That experience stuck with me, and it is what drove me to think more deeply about context engineering.
The shift that changes everything
Data engineering has always been about building reliable pipelines for the people who consume the data. Analytics dashboards to present to stakeholders, where they can pause, question anomalies, or verify results with a colleague. But as the audience has gradually shifted to AI agents, that ability disappears. Agents simply act on whatever they are given, and if what they are given is ambiguous, they fill in the gaps themselves, often incorrectly.
This is a significant shift. The audience for data has changed from humans to agents, and that changes what good data actually means.
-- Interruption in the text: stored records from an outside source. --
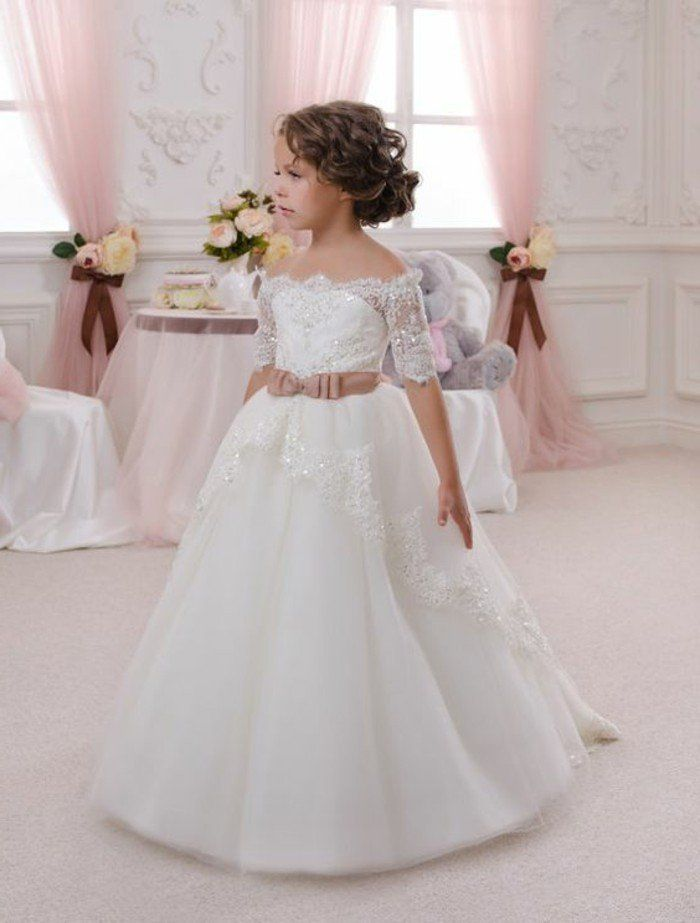 024b7fce97 2016 Flower girl dresses new and beautiful girls clothing. quelle coiffure  petite fille pour mariage princesse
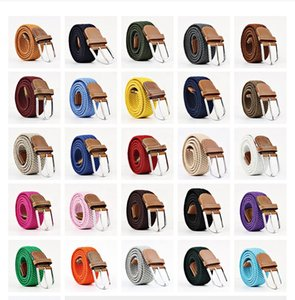 Hot belt Woven Stretch Braided Elastic Leather Buckle luxury canvas belts Casual elastic knitting pin buckle belt GWF8804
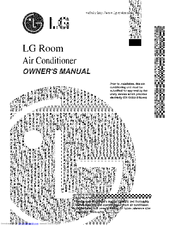 LG 3828A20535J Owner's Manual
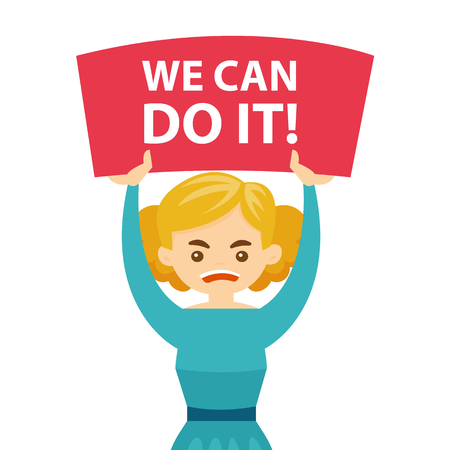Young caucasian white screaming woman holding placard with text we can do it at a feminist protest action. Concept of feminism. Vector cartoon illustration isolated on white background. Square layout.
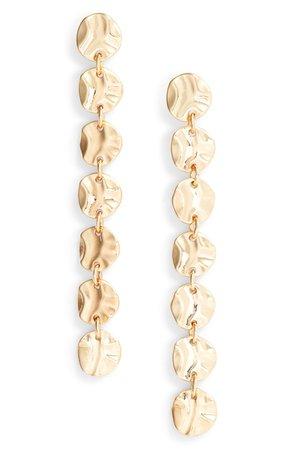 Halogen® Molten Disc Linear Earrings | Nordstrom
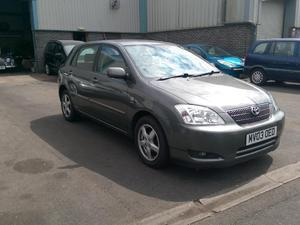 Toyota Corolla  in Newhaven | Friday-Ad
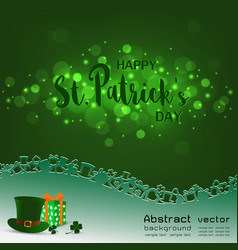 Happy stpatricks daylight with blurred bokeh on vector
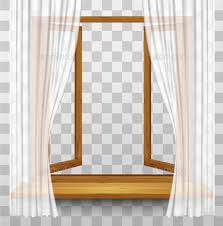 window frame transparent. Delighful Transparent Wooden Window Frame With Curtains On A Transparent Background  Backgrounds  Decorative On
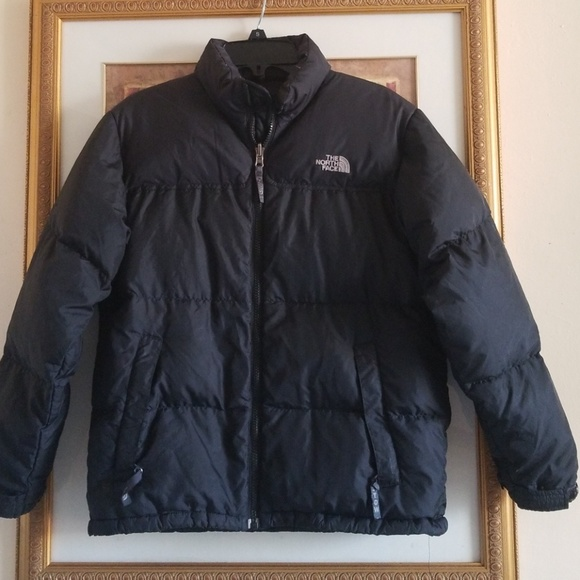 THE NORTH FACE BOYS 600 COAT SIZE L 77b599510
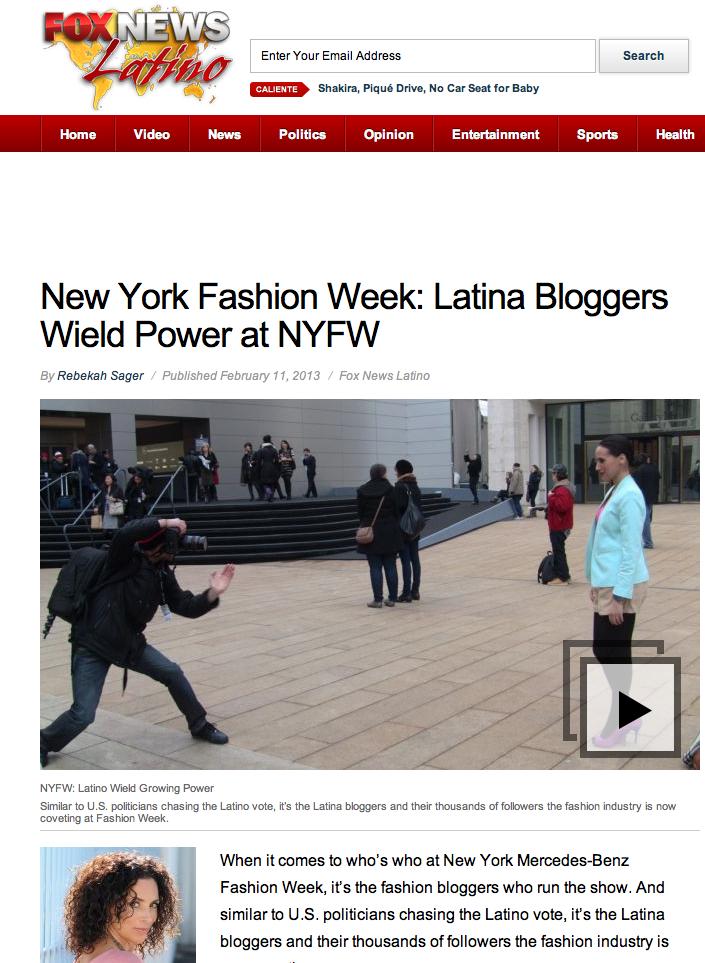 latina fashion bloggers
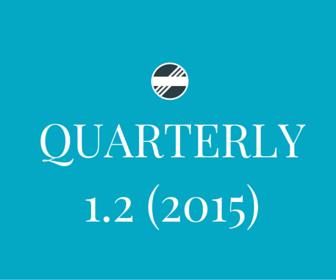 Quarterly_1.2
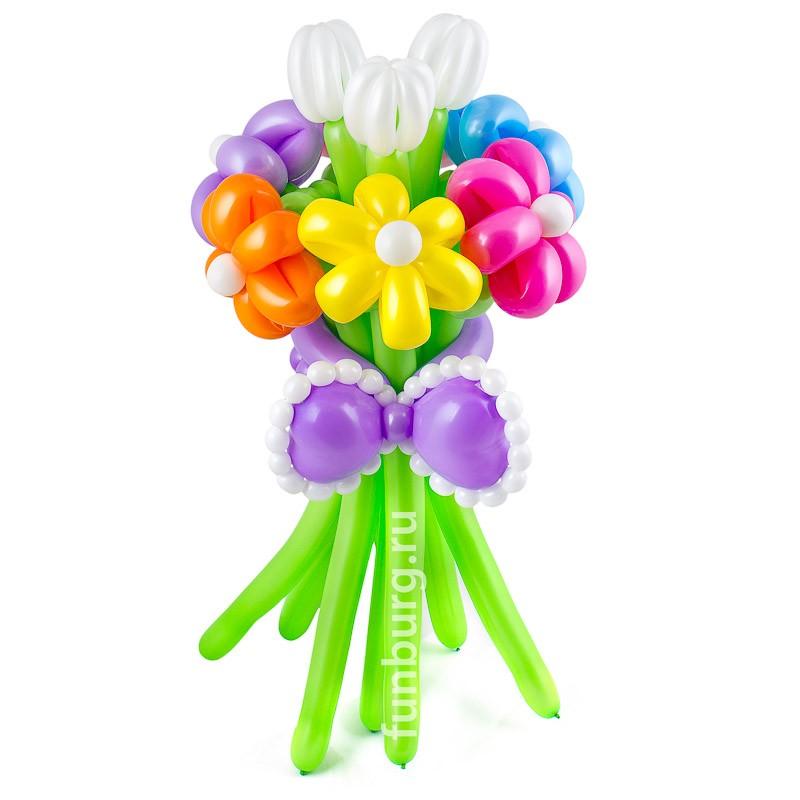 Фигура из шаров «Тюльпаны с ромашками»Цветы из шаров<br>Высота: 60 см<br>Состав: 9 цветков из шаров, бантик<br>Производство: Funburg.ru<br>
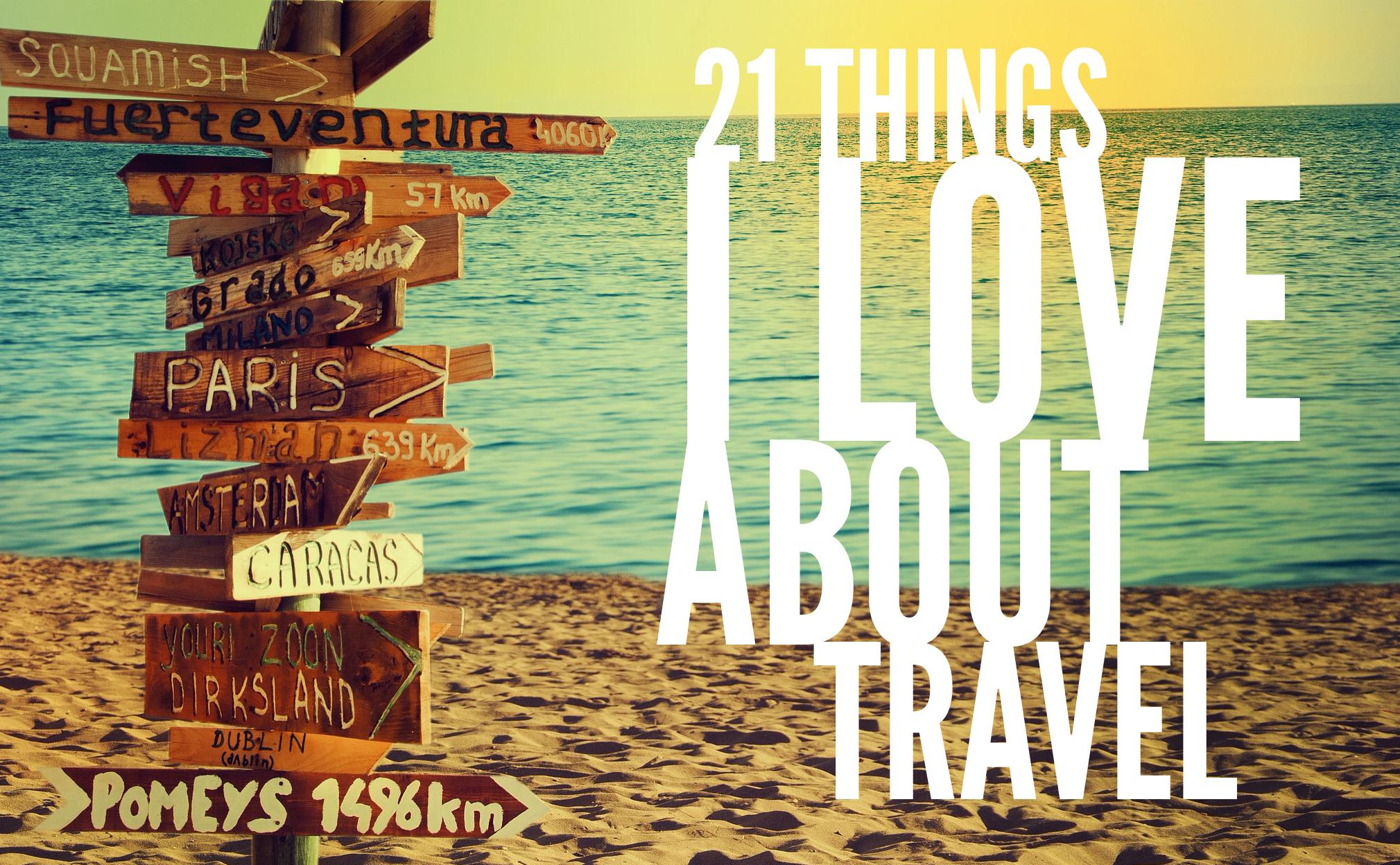 21 things travel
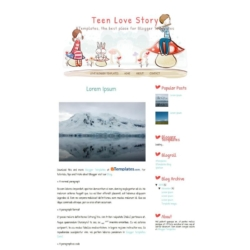Teen Love Story Blogger Template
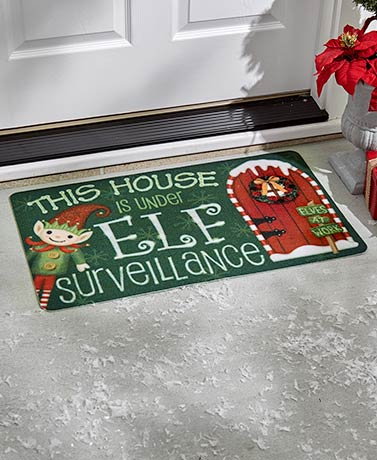 Holiday Doormat - Elf Surveillance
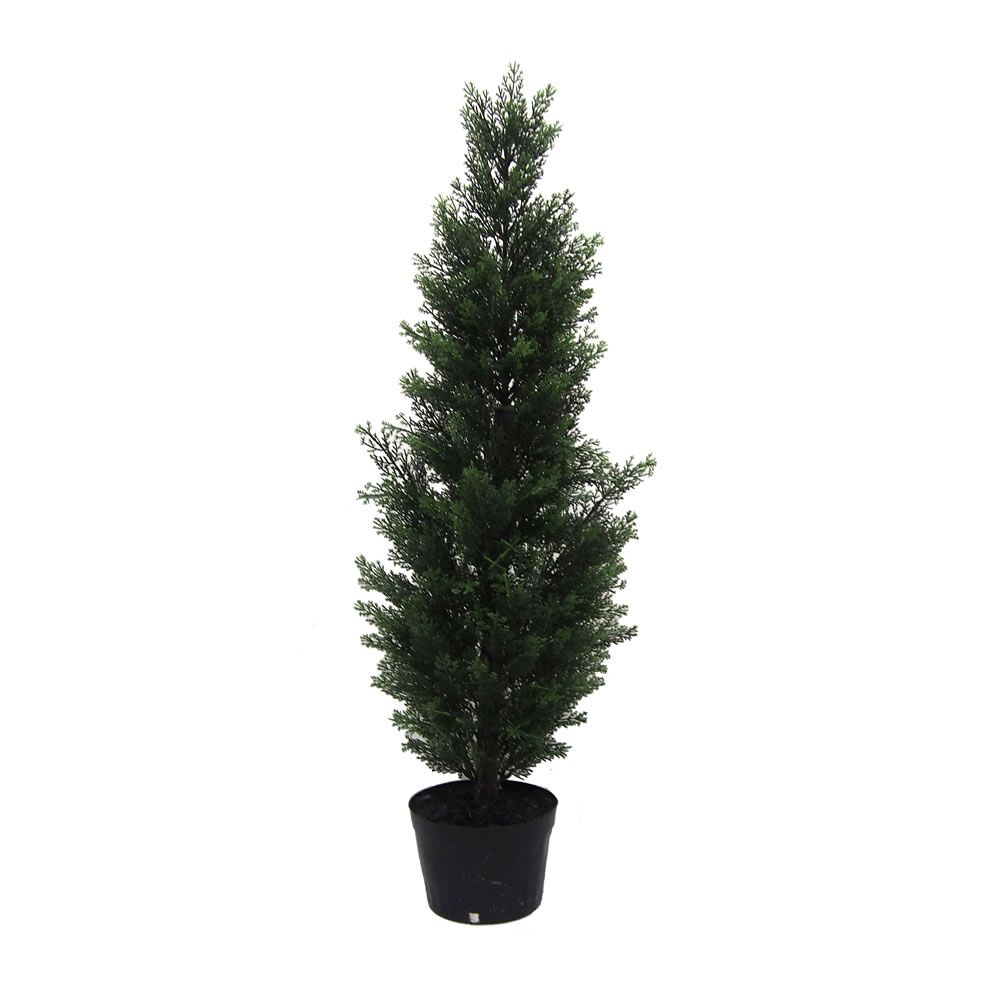 3 Foot Green Cedar Artificial Potted Christmas Tree Unlit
What context actually refers to
Context is everything an agent needs beyond its training. That includes the data itself, the semantic meaning around it (what does "salary" mean? Does it already include fixed allowances?), memory of past decisions and corrections, the tools it can use, and the guardrails that govern its behaviour.
Specifically for past decisions and corrections: when field descriptions are adjusted to be more concise and unambiguous, and model performance actually improves, are those changes and their effects being recorded? If these context adjustments and their effects are recorded and fed back into the system for the agent to consume, perhaps through a memory layer or updated prompts, the agent can apply the same understanding to produce better outputs consistently.
What it means for teams working in this AI landscape
Data catalogs, data quality monitoring, glossaries and the like are basic foundations that effective teams are already building. The only difference is that with the rise of AI, they stop being optional nice-to-haves and are simply the bare minimum to allow AI solutions to perform consistently and reliably.
That said, having these foundations is still not enough on their own. How context is structured matters as much as having them at all. A business glossary dumped into a Confluence page may work for humans, but AI agents cannot process it well when information is uploaded in one large chunk. The key is for it to be structured and unambiguous. For example, a reference that says "Revenue: the total income generated by the business" is understandable to a person, but an agent would perform better with structured context: the field name, how revenue is calculated, whether it is gross or net, what it excludes, and which system owns it.
Something to think more about
Before starting any AI-related project, it is worth asking: does the data actually already have the right context? If yes, where does it come from and how do we feed it to the agents. If no, how do we create it for the agents to consume. Getting this right from the start makes it significantly easier to deploy reliable AI agents and models, and organisations can spend less time debugging outputs that are costly.
And finally, who should own this? In my opinion, data engineers, because they are already doing what context engineering asks for. Traditionally they clean and process data to ensure accurate dashboards and reliable model training. With the rise of AI agents, their role extends further: they now have a part to play in feeding the right data for AI and agents to consume.